Remote Work Scams – The 70 to 1 Odds Against You and Tips You Need To Protect Yourself

remote work scamsThere are a lot of scammers out there, heartless, pathetic thieves, lacking in both conscience and character, stealing money from gullible people on the internet, don’t be their next victim.

Remote work scams are thriving, especially on the internet.  It’s human nature to want the easy way out, I do it, you do it, everyone does it. So don’t beat yourself up for being naive.

Danilo Rizzuti / FreeDigitalPhotos.net

Internet scammers prey on people’s desperation, greed and hope simultaneously. The statistics on remote work scams are mind-boggling. According to a CBS Denver report,

For every one legitimate work-at-home job posted online, there are about 70 scams.

Seriously? 70-1 odds, you have much better chances in a Las Vegas casino.

The bottom line: If it sounds to good to be true, it very very very likely is, so use common sense. So how does this apply to You?

So how do can you avoid being scammed?
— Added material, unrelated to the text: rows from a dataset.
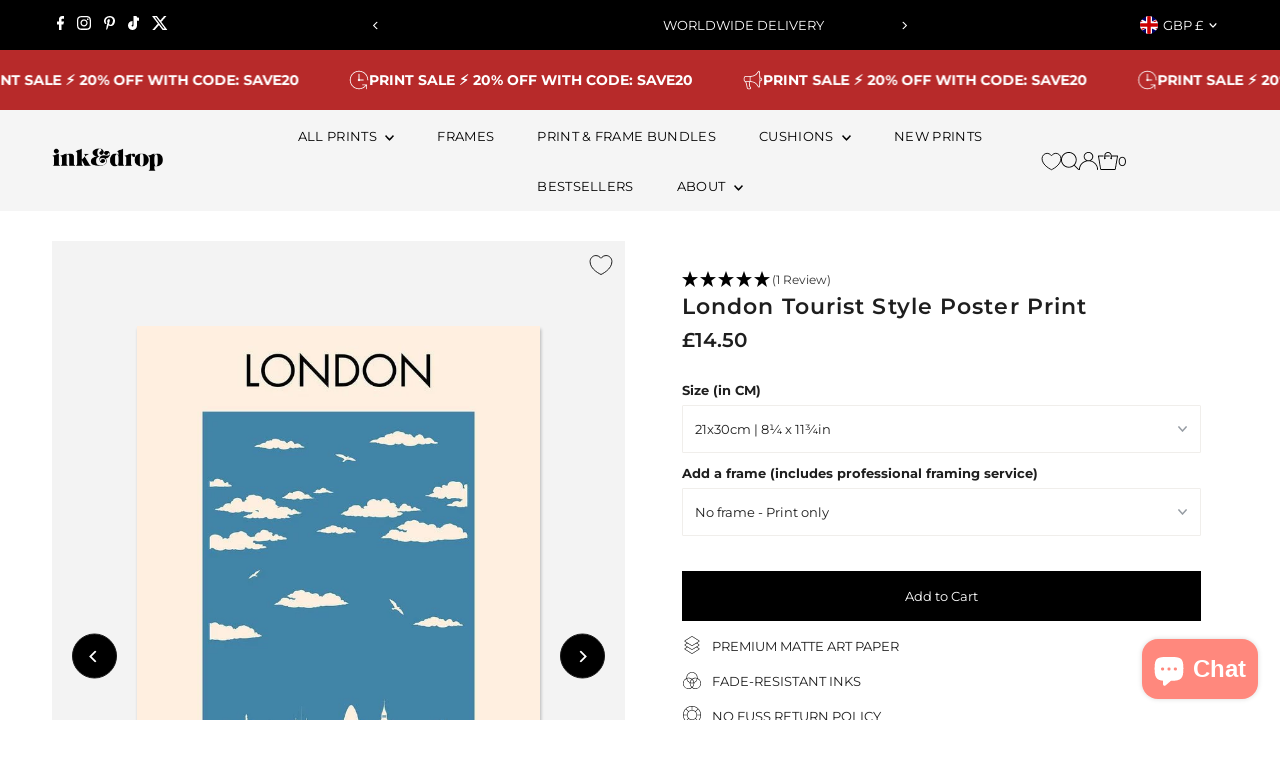

--- FILE ---
content_type: text/html; charset=UTF-8
request_url: https://api.reviews.co.uk/json-ld/product/richsnippet?sku=0511-21x30-Matte%3B0511-30x40-Matte%3B0511-40x50-Matte%3B0511-50x70-Matte%3B0511-61x91-Matte%3B0511-70x100-Matte%3B0511-100x150-Matte%3B32218731937847%3B32218732003383%3B32218732068919%3B32218732134455%3B32218732199991%3B32218732265527%3B32276286308407&store=inkanddrop-com&url=https://inkanddrop.com/products/london-tourist-style-poster-print&data=true
body_size: 442
content:
{
	"@context" : "http://schema.org",
	"@type" : "Product"

  		 ,"aggregateRating": {
      "@type" : "AggregateRating",
      "bestRating": "5",
		  "ratingValue" : "5.0000",
		  "reviewCount" : "1",
		  "worstRating" : 1
	},
	"review": [
				{
			"@type":"Review",
			"author": {
				"@type": "Person",
				"name": "Sophie  Le Port"
			},
			"datePublished" : "2020-08-21",
			"description" : "Arrived quickly &amp; in pristine condition, lovely print. ",
			"reviewRating": {
				"@type": "Rating",
				"bestRating" : "5",
				"ratingValue" : "5",
				"worstRating" : "1"
			},
			"reviewBody": "Arrived quickly &amp; in pristine condition, lovely print. "
		}
					]
    		
		    ,"name" : "London Tourist Style Poster Print 21x30cm  |  8¼ x 11¾in",
		"image" : "https://cdn.shopify.com/s/files/1/0088/4591/8263/products/London-Tourist-Style-Poster-Print-276693.jpg?v=1698928905",
				"sku" : "0511-21x30-Matte"
		    
}


--- FILE ---
content_type: image/svg+xml
request_url: https://inkanddrop.com/cdn/shop/files/layers.svg?v=1730373066&width=200
body_size: -433
content:
<svg xmlns="http://www.w3.org/2000/svg" viewBox="0 0 32 32" id="layers">
  <path d="M29.05,16a1.493,1.493,0,0,0-.7-1.27L24.8,12.5l3.55-2.23a1.5,1.5,0,0,0,0-2.54L17.33.81a2.5,2.5,0,0,0-2.66,0L3.65,7.73a1.5,1.5,0,0,0,0,2.54L7.2,12.5,3.65,14.73a1.5,1.5,0,0,0,0,2.54L7.2,19.5,3.65,21.73a1.5,1.5,0,0,0,0,2.54l11.02,6.92a2.518,2.518,0,0,0,2.66,0l11.02-6.92a1.5,1.5,0,0,0,0-2.54L24.8,19.5l3.55-2.23A1.493,1.493,0,0,0,29.05,16ZM4.18,9.42a.5.5,0,0,1,0-.84L15.2,1.66a1.493,1.493,0,0,1,1.6,0L27.82,8.58a.5.5,0,0,1,0,.84l-3.96,2.49-.94.59-4.64,2.91-.94.59-.54.34a1.493,1.493,0,0,1-1.6,0L14.66,16l-.94-.59L9.08,12.5l-.94-.59ZM27.82,22.58a.5.5,0,0,1,0,.84L16.8,30.34a1.493,1.493,0,0,1-1.6,0L4.18,23.42a.5.5,0,0,1,0-.84l3.96-2.49,6.53,4.1a2.518,2.518,0,0,0,2.66,0l6.53-4.1Zm0-6.16-3.96,2.49-.94.59L16.8,23.34a1.493,1.493,0,0,1-1.6,0L9.08,19.5l-.94-.59L4.18,16.42a.5.5,0,0,1,0-.84l3.96-2.49L12.77,16l.95.59.95.6a2.518,2.518,0,0,0,2.66,0l.95-.6.95-.59,4.63-2.91,3.96,2.49a.5.5,0,0,1,0,.84Z"></path>
</svg>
Watch out for and pay attention to the warning signs.

1. Run away from any advertisement that asks for your hard-earned money.

Repeat, a legitimate job will almost never require you to pay them up front for any of the following:

  • Registration fees.
  • Training or training materials.
  • Supplies.
  • Processing fees.
  • Deposits.

There may be some rare exceptions, but I wouldn’t take my chances.
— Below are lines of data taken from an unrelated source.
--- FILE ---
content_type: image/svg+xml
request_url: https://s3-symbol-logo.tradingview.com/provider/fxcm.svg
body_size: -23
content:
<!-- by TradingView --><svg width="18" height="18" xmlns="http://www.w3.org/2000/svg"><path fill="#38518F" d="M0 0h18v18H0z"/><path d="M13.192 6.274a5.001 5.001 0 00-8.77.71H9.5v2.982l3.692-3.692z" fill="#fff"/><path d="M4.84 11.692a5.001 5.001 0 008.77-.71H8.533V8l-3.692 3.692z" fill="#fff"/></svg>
In the same CBS Denver report, according to Alpine Access President and CEO Chris Carrington,

never pay a company for training, speak with someone — firms that want to scam you will never talk to you, and a legitimate home-based company will pay you every two weeks.

2. Before responding to an advertisement, Google the company’s name with the word “scam” after it.
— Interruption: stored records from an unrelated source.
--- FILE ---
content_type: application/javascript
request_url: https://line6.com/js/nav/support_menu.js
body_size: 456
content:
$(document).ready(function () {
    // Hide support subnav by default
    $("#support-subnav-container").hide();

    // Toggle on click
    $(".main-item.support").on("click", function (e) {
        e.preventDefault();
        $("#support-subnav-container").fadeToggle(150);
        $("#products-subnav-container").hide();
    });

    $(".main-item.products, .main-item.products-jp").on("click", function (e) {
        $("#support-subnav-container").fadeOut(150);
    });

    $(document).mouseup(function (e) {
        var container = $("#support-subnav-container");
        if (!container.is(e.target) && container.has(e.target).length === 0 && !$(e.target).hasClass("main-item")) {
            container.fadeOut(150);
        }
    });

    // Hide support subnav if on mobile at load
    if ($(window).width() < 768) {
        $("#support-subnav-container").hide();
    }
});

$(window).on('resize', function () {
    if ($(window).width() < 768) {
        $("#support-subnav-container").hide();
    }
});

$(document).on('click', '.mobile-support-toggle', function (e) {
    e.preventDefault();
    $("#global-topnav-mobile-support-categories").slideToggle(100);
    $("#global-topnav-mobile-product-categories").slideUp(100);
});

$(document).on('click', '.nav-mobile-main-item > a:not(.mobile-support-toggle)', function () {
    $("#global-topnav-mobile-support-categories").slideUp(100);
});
There are definitely exceptions to this tip, unfortunately there are a lot of weirdo’s and crazy people in the world who take great joy in hating companies or past employers that they incorrectly perceive to have wronged them.

What you are looking for is volume and diversity in responses.  It will become obvious quickly whether or not it is a scam.  It’s like pornography, I don’t know how to define it, but I know it when I see it.

3. Use alternatives to “Work at Home” or “Work from Home” in your search.

Instead, search on terms like remote jobs, telework, or telecommute. These terms are less scam prone in searches. Also try to keep your search limited to legitimate remote job sites.

4. Don’t respond to unsolicited emails, especially those with a lot of punctuation like “!!!”.

Think about it, if you have ever hired someone or outsourced work, did you send out emails to random strangers? Of course not.  Mark these emails as spam, and don’t even open them, many contain viruses or are part of phishing scams.

5. Use common sense.

This is obvious, but we all make dumb, emotionally driven decisions from time to time. If it looks too good to be true, it probably is. There is no Santa Claus, there is no Easter Bunny, so why would you likewise expect a random stranger to email you an opportunity to make thousands of dollars per month from home?

Because they don’t.

What to do if you are scammed.

If you already have been or ever are caught in a scam, contact your local authorities immediately.  It’s important to report the scammers so other people are spared the financial and emotional misery these scams can cause.

If you are in the United States, I also recommend contacting the FBI eScams and Warnings site and Federal Trade Commission Consumer Protection Branch.